You have a string s of lowercase English letters and an integer array shifts of the same length.

Call the shift of a letter, the next letter in the alphabet, (wrapping around so that ‘z’ becomes ‘a’).

• For example, shifting ‘a’ results in ‘b’, and shifting ‘z’ results in ‘a’.

Now for each shifts[i] = x, we want to shift the first i + 1 letters of s, x times.

Return the final string after all such shifts to s are applied.

Example

Example 1:

Input: s = "abc", shifts = [3,5,9]
Output: "rpl"
Explanation: We start with “abc”.
Arriving at “rpl” by shifting:

• 1st letter by 3 times to ‘d’.
• 1st 2 letters by 5 times to ‘h’ and ‘h’ (starting from ‘d’) resulting in ‘hhc’.
• 1st 3 letters by 9 times to ‘rpl’ due to cyclic shifts.

Clarifying Questions

1. Input Constraints:
   • Is s always non-empty?
   • What is the maximum length of s and shifts?
   • Are the values in shifts non-negative?
2. Output Constraints:
   • Does the output string need to exactly match case-sensitivity?

Strategy

1. Accumulate Shifts:
   • Traverse the shifts array from end to start, accumulating the effect of shifts.
   • Instead of applying the shifts [3, 5, 9] directly, consider cumulative shifts at each step.

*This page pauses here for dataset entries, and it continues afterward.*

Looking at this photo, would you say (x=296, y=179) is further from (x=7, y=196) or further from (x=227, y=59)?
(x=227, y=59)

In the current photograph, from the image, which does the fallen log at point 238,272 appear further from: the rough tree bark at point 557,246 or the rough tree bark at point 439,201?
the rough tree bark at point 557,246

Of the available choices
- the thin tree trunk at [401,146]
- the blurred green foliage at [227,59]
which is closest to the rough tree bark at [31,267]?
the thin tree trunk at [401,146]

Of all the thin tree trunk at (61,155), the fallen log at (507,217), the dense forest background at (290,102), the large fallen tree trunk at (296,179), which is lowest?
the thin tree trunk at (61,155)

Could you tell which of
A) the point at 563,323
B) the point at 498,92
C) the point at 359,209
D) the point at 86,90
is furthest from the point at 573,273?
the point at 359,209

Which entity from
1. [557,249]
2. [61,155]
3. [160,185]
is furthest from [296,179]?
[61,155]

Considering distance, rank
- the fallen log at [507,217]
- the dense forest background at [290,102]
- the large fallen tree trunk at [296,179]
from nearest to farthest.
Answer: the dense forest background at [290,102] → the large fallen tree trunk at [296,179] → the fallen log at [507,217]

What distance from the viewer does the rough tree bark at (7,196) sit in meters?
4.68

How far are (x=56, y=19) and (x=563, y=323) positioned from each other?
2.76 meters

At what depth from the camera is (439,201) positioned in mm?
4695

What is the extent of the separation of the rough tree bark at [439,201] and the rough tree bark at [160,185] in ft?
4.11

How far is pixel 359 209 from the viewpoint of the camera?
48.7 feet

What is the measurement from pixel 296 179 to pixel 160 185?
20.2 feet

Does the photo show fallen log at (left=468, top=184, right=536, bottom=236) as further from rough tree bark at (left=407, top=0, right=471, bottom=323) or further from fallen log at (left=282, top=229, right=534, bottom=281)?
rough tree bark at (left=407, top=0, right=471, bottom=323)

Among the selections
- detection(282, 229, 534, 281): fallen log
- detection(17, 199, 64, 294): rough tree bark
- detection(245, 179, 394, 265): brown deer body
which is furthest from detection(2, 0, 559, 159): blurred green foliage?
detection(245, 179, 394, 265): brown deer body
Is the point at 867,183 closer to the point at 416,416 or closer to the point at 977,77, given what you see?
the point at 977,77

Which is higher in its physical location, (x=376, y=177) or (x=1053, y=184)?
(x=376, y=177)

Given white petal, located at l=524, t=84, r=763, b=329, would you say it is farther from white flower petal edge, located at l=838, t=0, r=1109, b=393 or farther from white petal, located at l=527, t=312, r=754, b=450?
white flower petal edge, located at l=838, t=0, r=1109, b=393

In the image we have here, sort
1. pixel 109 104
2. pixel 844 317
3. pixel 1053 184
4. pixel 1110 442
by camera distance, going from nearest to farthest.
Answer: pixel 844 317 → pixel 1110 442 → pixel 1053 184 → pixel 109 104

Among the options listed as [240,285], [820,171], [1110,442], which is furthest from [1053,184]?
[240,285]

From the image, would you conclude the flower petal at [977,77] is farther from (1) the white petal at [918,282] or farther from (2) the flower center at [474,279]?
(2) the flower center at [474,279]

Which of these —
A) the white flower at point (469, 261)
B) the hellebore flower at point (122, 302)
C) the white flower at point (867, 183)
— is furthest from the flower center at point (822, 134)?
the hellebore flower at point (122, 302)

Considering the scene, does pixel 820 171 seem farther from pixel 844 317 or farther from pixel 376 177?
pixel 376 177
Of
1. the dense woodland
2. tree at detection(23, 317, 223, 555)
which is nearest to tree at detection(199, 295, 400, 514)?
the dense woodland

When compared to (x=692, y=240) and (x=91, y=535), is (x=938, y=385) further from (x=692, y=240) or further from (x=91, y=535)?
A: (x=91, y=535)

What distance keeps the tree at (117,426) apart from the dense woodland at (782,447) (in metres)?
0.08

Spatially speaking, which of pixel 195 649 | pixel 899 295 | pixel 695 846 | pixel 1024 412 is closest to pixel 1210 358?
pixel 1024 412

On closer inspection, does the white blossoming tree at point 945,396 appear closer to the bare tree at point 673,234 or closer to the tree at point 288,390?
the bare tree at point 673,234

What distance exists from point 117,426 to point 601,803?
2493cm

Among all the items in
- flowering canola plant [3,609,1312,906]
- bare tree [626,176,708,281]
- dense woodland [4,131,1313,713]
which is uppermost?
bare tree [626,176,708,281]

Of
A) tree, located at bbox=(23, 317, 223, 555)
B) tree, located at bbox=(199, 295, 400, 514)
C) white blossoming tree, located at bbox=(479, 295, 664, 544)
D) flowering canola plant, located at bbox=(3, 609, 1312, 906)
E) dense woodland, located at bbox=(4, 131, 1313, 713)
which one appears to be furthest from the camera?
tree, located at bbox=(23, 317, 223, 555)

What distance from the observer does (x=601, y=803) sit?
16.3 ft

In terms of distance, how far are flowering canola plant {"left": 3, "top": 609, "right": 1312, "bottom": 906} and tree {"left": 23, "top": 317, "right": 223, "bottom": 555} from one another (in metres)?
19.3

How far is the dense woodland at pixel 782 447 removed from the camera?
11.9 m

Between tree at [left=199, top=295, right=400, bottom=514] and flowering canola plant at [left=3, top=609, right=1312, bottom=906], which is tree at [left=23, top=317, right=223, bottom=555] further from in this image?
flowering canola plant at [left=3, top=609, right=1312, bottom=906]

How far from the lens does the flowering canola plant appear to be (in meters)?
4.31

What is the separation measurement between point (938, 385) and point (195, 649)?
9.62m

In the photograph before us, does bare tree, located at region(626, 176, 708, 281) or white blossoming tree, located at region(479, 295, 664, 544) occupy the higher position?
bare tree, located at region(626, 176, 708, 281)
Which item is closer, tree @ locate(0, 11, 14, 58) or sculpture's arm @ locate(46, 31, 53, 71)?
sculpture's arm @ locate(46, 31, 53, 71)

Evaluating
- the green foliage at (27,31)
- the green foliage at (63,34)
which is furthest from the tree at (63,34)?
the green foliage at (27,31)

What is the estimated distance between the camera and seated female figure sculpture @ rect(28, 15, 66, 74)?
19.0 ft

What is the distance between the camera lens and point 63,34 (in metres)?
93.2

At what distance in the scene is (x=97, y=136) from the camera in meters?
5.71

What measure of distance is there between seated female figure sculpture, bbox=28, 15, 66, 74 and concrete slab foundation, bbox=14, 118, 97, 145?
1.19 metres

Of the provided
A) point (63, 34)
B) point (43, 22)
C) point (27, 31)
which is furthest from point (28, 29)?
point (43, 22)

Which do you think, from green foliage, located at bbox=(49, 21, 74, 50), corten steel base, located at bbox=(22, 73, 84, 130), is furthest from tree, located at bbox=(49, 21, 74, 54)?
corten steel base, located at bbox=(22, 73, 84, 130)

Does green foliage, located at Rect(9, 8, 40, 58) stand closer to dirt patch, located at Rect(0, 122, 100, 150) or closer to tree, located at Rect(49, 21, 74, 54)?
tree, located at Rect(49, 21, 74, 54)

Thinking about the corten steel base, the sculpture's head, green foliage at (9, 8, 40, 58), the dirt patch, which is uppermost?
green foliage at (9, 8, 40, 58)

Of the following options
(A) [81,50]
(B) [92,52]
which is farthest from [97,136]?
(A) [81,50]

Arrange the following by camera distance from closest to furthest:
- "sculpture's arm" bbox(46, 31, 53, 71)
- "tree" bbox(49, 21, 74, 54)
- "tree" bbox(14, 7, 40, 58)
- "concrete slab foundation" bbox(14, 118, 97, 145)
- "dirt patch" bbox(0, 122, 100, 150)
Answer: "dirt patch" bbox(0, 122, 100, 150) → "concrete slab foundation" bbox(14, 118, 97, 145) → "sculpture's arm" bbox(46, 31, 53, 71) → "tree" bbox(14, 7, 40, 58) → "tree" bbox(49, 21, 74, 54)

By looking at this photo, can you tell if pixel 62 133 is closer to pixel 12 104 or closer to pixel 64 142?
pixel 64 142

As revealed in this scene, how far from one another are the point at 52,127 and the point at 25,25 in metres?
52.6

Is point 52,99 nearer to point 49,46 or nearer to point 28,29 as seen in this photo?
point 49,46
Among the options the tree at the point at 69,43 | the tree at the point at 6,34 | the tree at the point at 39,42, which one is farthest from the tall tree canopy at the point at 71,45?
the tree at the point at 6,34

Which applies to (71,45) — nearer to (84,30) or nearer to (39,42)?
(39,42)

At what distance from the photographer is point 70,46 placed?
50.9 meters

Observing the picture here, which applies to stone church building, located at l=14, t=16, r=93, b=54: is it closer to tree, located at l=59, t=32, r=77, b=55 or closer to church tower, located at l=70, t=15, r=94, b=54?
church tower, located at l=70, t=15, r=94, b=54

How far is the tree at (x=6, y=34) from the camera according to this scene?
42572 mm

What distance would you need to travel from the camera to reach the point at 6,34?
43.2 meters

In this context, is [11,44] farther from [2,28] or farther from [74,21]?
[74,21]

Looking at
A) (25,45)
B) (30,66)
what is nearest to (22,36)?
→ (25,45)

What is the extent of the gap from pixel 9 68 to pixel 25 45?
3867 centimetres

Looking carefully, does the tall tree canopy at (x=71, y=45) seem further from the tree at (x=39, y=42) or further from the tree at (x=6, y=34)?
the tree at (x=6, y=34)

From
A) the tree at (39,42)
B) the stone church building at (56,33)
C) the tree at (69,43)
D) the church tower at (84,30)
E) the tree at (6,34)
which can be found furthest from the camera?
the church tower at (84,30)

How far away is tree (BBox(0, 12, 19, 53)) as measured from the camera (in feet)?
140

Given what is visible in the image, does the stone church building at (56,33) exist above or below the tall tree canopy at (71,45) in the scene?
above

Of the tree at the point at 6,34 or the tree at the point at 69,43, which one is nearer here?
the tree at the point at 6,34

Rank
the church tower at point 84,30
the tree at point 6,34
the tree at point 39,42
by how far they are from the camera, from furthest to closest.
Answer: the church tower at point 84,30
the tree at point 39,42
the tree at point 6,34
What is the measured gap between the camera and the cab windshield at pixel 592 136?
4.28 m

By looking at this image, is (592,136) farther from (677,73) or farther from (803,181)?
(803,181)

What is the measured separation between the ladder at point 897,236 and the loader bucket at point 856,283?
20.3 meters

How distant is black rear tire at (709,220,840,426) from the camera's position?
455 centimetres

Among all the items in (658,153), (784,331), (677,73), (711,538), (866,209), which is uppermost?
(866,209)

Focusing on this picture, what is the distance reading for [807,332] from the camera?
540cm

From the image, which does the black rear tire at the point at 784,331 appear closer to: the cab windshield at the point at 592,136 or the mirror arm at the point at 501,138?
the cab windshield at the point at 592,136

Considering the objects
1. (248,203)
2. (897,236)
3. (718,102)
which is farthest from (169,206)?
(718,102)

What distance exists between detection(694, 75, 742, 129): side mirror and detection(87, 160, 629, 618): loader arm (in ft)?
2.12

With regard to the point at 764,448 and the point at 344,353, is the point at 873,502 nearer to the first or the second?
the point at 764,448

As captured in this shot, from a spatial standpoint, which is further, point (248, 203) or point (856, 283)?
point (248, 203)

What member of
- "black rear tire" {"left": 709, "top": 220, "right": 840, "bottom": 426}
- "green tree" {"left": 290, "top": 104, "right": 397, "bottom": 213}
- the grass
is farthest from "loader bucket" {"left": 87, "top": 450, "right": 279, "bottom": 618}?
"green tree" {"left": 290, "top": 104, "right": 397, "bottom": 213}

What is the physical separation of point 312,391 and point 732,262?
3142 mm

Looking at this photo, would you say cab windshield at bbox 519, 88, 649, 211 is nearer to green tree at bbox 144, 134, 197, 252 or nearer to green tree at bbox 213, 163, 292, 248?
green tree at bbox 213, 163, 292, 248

This way, the 2nd shift also includes the 3rd shift, and the 1st shift includes both 2nd and 3rd shifts.
2. Apply Shifts to String:
   • Modify the original string s by shifting the characters according to the values in the modified shifts array.
   • Use modulo operation to handle the wrapping around (‘z’ shifting to ‘a’).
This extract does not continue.